>> BEGIN PROVIDED ENTRIES

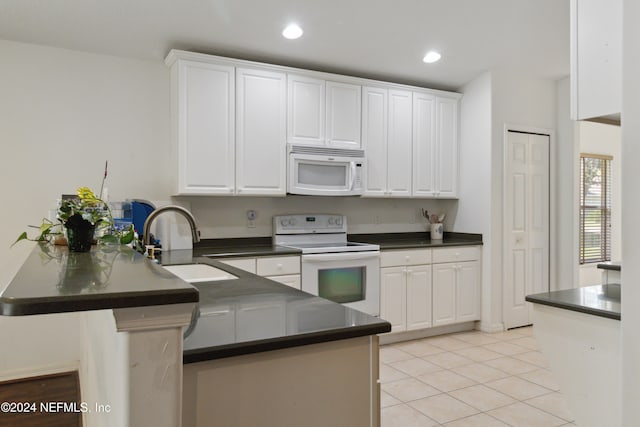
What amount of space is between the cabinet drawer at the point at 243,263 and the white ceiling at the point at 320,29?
1.73 meters

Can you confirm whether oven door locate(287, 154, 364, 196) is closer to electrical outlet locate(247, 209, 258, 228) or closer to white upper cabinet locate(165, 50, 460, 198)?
white upper cabinet locate(165, 50, 460, 198)

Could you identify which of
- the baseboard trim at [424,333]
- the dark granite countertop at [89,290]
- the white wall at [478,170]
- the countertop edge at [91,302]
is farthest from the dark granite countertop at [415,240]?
the countertop edge at [91,302]

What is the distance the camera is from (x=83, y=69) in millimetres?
3510

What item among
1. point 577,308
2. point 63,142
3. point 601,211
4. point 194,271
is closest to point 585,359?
point 577,308

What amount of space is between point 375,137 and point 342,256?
4.18 ft

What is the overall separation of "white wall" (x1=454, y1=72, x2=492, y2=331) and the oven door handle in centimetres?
134

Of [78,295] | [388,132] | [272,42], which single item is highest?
[272,42]

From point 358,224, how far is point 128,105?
2.41 m

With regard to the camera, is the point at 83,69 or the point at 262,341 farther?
the point at 83,69

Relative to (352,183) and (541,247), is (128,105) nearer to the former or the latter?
(352,183)

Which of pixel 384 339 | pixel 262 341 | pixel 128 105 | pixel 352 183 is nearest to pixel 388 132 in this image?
pixel 352 183

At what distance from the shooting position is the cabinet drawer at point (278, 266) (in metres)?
3.51

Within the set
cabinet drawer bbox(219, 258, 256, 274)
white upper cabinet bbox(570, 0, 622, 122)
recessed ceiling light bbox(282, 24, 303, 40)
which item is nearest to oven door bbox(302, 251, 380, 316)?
cabinet drawer bbox(219, 258, 256, 274)

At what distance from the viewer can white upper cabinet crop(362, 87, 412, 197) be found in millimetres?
4316
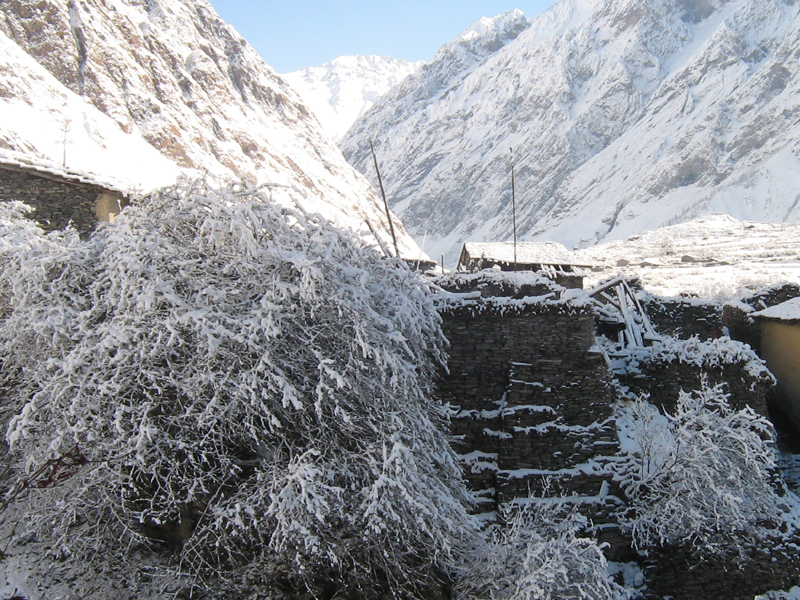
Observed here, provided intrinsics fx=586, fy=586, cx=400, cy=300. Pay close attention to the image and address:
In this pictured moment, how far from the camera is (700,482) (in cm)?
930

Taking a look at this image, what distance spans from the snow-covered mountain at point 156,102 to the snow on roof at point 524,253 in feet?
49.7

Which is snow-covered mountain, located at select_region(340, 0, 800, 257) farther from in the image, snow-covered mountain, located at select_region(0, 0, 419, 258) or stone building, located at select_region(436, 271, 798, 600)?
stone building, located at select_region(436, 271, 798, 600)

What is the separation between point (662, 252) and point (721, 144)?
171 feet

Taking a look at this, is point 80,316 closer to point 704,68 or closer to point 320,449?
point 320,449

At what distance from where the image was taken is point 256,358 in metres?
7.20

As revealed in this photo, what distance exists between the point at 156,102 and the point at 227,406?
5726cm

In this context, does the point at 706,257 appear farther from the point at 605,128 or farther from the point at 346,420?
the point at 605,128

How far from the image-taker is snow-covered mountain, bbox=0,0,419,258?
4294 centimetres

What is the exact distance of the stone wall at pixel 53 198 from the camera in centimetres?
1095

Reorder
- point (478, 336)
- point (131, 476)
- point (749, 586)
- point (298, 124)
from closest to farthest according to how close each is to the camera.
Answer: point (131, 476), point (749, 586), point (478, 336), point (298, 124)

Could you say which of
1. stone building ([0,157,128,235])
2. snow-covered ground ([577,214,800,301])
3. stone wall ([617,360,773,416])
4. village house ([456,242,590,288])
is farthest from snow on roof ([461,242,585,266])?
stone building ([0,157,128,235])

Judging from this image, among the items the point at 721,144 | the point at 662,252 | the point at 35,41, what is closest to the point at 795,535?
the point at 662,252

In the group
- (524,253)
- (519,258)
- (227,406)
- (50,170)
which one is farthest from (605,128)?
(227,406)

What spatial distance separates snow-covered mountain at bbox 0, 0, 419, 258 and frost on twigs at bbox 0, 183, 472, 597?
29121 millimetres
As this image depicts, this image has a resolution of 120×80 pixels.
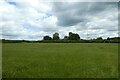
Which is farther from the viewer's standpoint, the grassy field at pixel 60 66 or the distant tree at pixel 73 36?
the distant tree at pixel 73 36

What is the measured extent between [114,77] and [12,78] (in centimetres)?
518

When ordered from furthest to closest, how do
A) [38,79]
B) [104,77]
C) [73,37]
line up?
[73,37] < [104,77] < [38,79]

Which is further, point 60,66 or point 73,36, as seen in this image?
point 73,36

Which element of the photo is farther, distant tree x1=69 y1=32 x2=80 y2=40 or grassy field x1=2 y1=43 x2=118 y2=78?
distant tree x1=69 y1=32 x2=80 y2=40

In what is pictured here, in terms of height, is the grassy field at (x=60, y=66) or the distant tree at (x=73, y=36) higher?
the distant tree at (x=73, y=36)

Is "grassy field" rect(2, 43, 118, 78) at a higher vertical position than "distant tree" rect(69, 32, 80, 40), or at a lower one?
lower

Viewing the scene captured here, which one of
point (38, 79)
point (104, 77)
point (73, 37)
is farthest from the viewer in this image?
point (73, 37)

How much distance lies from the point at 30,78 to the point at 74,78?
220 centimetres

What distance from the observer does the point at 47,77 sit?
9430 mm

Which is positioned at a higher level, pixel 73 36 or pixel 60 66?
pixel 73 36

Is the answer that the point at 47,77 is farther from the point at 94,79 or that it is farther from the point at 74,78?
the point at 94,79

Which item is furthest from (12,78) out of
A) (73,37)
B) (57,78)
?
(73,37)

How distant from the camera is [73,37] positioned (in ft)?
371

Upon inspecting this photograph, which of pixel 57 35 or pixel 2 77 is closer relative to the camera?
pixel 2 77
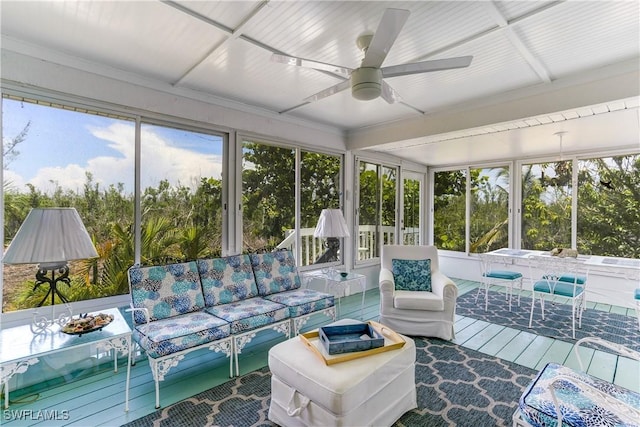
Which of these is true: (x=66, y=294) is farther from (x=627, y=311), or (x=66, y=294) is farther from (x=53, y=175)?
(x=627, y=311)

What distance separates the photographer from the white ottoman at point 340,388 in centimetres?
164

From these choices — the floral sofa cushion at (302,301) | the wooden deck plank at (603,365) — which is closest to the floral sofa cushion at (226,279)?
the floral sofa cushion at (302,301)

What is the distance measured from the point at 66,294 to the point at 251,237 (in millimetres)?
1819

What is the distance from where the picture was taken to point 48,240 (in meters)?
1.92

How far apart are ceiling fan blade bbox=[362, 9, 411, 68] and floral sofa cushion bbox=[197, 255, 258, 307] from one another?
221 cm

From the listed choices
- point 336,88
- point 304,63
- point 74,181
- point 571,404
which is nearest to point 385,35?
point 304,63

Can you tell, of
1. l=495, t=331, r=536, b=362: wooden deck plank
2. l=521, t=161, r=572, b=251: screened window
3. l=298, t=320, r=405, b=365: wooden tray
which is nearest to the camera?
l=298, t=320, r=405, b=365: wooden tray

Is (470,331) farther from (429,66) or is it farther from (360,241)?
(429,66)

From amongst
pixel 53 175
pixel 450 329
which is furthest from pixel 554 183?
pixel 53 175

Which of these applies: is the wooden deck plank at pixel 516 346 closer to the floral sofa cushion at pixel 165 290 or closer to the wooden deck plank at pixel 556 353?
the wooden deck plank at pixel 556 353

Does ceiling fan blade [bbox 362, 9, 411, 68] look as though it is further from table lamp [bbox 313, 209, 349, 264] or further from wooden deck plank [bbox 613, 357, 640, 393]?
wooden deck plank [bbox 613, 357, 640, 393]

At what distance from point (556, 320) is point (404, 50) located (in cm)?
371

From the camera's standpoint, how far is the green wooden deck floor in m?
2.03

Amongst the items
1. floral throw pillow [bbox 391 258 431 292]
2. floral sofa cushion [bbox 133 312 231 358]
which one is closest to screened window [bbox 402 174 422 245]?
floral throw pillow [bbox 391 258 431 292]
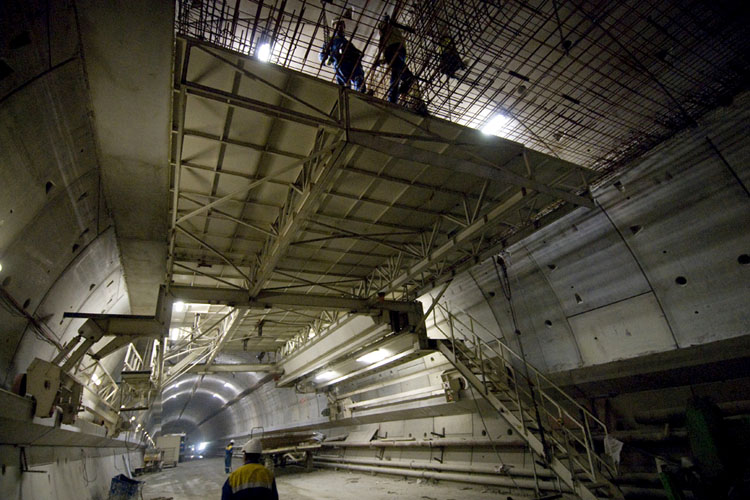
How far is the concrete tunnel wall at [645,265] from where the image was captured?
668cm

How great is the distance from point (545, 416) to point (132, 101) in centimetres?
1030

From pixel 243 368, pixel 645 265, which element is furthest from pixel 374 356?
pixel 243 368

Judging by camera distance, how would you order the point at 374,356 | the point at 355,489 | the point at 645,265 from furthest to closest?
1. the point at 374,356
2. the point at 355,489
3. the point at 645,265

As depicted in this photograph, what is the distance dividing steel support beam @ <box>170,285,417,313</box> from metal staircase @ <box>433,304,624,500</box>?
2.21 meters

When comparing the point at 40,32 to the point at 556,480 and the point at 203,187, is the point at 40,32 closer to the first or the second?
the point at 203,187

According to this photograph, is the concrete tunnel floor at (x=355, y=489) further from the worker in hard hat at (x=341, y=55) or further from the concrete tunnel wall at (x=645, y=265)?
the worker in hard hat at (x=341, y=55)

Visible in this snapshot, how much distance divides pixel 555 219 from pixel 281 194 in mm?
6596

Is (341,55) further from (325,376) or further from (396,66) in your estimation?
(325,376)

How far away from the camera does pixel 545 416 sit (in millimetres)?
8859

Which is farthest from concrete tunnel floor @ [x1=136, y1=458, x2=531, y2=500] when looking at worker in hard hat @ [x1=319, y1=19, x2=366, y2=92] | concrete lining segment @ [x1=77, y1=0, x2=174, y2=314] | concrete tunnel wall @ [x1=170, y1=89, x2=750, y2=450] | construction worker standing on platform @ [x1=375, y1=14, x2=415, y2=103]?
concrete lining segment @ [x1=77, y1=0, x2=174, y2=314]

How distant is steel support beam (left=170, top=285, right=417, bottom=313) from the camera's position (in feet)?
30.5

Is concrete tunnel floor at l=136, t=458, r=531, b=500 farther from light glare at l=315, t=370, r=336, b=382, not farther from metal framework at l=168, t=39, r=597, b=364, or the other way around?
metal framework at l=168, t=39, r=597, b=364

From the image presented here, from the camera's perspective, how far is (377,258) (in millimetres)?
11625

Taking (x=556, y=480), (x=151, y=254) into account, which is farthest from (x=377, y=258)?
(x=556, y=480)
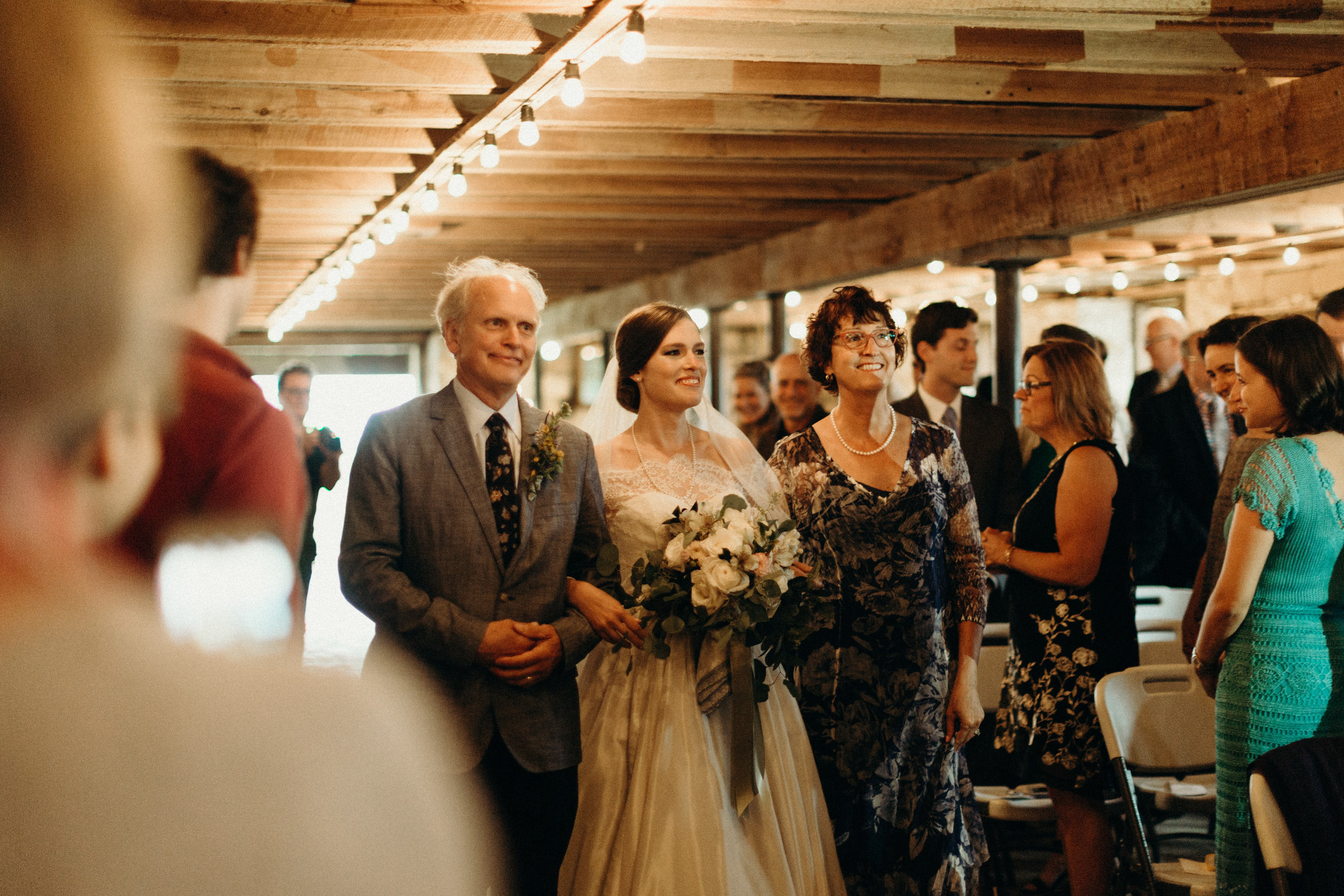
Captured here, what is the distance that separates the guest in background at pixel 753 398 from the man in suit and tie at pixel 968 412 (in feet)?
5.20

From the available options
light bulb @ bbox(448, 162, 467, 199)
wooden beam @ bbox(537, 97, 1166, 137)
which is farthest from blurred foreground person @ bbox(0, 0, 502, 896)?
light bulb @ bbox(448, 162, 467, 199)

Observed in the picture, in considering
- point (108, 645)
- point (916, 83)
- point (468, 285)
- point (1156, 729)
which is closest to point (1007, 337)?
point (916, 83)

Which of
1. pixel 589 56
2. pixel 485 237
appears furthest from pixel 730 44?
pixel 485 237

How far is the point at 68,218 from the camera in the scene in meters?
0.80

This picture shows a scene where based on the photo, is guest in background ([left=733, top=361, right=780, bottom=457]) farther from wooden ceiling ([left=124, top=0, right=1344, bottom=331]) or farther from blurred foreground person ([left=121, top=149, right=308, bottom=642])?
blurred foreground person ([left=121, top=149, right=308, bottom=642])

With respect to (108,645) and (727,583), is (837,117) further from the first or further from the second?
(108,645)

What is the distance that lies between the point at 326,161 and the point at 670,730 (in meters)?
3.92

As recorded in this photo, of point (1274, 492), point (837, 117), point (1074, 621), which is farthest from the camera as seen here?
point (837, 117)

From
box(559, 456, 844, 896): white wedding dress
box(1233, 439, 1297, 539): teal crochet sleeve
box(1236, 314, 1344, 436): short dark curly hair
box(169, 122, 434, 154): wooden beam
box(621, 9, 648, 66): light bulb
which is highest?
box(169, 122, 434, 154): wooden beam

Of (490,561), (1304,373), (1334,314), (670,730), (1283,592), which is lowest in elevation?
(670,730)

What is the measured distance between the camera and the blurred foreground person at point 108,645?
0.79m

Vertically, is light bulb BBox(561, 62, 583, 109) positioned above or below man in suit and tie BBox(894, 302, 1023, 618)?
above

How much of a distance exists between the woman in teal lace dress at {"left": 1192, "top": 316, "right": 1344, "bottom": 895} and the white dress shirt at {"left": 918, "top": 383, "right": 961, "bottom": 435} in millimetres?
1903

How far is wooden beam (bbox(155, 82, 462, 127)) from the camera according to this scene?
448 cm
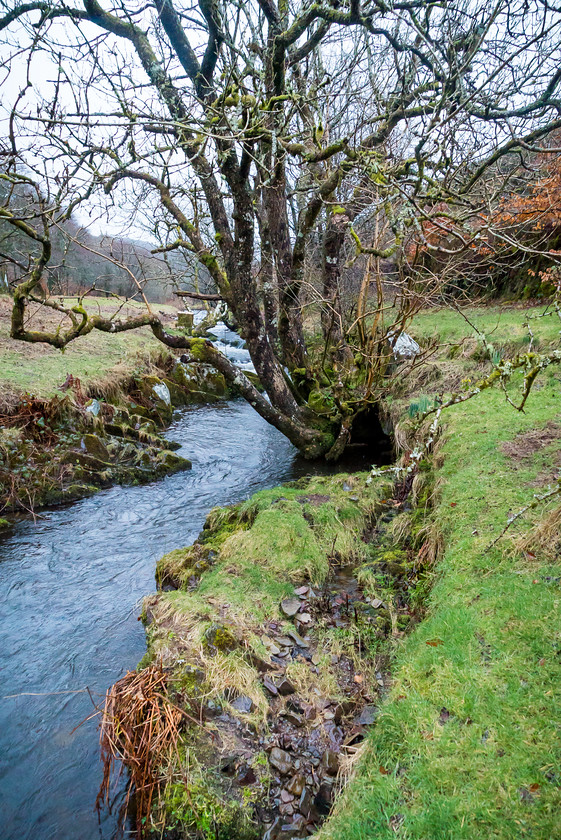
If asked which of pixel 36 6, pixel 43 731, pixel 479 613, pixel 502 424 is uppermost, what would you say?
pixel 36 6

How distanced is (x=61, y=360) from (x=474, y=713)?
10367 millimetres

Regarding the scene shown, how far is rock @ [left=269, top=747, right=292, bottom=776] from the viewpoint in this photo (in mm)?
2773

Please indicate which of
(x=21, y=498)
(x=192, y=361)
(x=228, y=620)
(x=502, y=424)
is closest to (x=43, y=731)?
(x=228, y=620)

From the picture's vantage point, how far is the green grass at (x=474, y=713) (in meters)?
2.01

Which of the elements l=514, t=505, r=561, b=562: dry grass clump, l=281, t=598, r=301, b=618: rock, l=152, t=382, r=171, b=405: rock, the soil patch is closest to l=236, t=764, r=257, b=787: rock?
l=281, t=598, r=301, b=618: rock

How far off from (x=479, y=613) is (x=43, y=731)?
131 inches

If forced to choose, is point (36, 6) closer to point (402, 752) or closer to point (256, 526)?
point (256, 526)

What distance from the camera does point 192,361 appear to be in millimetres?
13438

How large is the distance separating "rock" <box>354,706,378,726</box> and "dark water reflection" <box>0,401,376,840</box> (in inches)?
64.9

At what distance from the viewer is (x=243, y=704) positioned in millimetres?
3111

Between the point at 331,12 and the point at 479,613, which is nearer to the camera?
the point at 479,613

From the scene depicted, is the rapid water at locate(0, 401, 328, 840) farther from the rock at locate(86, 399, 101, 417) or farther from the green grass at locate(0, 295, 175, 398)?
the green grass at locate(0, 295, 175, 398)

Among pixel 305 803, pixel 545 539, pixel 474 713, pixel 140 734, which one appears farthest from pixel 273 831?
pixel 545 539

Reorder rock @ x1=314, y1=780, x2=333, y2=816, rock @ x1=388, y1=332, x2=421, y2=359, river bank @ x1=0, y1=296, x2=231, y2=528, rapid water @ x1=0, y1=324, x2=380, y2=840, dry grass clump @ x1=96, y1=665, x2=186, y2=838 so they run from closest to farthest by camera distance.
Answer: rock @ x1=314, y1=780, x2=333, y2=816 < dry grass clump @ x1=96, y1=665, x2=186, y2=838 < rapid water @ x1=0, y1=324, x2=380, y2=840 < river bank @ x1=0, y1=296, x2=231, y2=528 < rock @ x1=388, y1=332, x2=421, y2=359
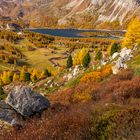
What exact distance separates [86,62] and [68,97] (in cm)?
5447

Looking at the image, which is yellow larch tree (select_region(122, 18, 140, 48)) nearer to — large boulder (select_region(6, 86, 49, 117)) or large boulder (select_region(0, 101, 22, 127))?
large boulder (select_region(6, 86, 49, 117))

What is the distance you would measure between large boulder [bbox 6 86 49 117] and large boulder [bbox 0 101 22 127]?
0.32 meters

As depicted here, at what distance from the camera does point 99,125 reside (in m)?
14.5

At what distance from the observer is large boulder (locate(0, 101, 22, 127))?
1842cm

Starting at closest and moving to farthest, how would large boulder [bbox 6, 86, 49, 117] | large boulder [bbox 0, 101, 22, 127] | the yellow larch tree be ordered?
large boulder [bbox 0, 101, 22, 127] → large boulder [bbox 6, 86, 49, 117] → the yellow larch tree

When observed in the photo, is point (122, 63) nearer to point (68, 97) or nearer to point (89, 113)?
point (68, 97)

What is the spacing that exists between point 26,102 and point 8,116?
5.29ft

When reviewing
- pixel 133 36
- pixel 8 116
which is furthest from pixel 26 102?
pixel 133 36

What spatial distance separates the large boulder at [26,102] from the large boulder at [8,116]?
318 millimetres

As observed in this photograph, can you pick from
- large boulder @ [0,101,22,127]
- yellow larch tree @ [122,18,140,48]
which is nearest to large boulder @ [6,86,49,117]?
large boulder @ [0,101,22,127]

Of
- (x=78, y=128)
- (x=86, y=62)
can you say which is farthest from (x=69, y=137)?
(x=86, y=62)

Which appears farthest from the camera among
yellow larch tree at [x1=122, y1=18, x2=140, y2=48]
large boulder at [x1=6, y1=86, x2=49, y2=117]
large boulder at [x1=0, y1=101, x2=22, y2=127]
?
yellow larch tree at [x1=122, y1=18, x2=140, y2=48]

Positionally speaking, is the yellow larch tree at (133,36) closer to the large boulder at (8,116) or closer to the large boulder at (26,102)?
the large boulder at (26,102)

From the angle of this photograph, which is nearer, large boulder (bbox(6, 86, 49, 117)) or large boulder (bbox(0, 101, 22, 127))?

>> END PROVIDED ENTRIES

AIM OF THE TASK. Quote verbatim the line containing "Which appears farthest from the camera among" and every line after it through the end of the records above.

COMPLETE OUTPUT.
Which appears farthest from the camera among
yellow larch tree at [x1=122, y1=18, x2=140, y2=48]
large boulder at [x1=6, y1=86, x2=49, y2=117]
large boulder at [x1=0, y1=101, x2=22, y2=127]
?
yellow larch tree at [x1=122, y1=18, x2=140, y2=48]

Positionally speaking, is the yellow larch tree at (133,36) closer to the large boulder at (8,116) or closer to the large boulder at (26,102)?
the large boulder at (26,102)

From the angle of this photograph, which is nearer, large boulder (bbox(6, 86, 49, 117)) or large boulder (bbox(0, 101, 22, 127))?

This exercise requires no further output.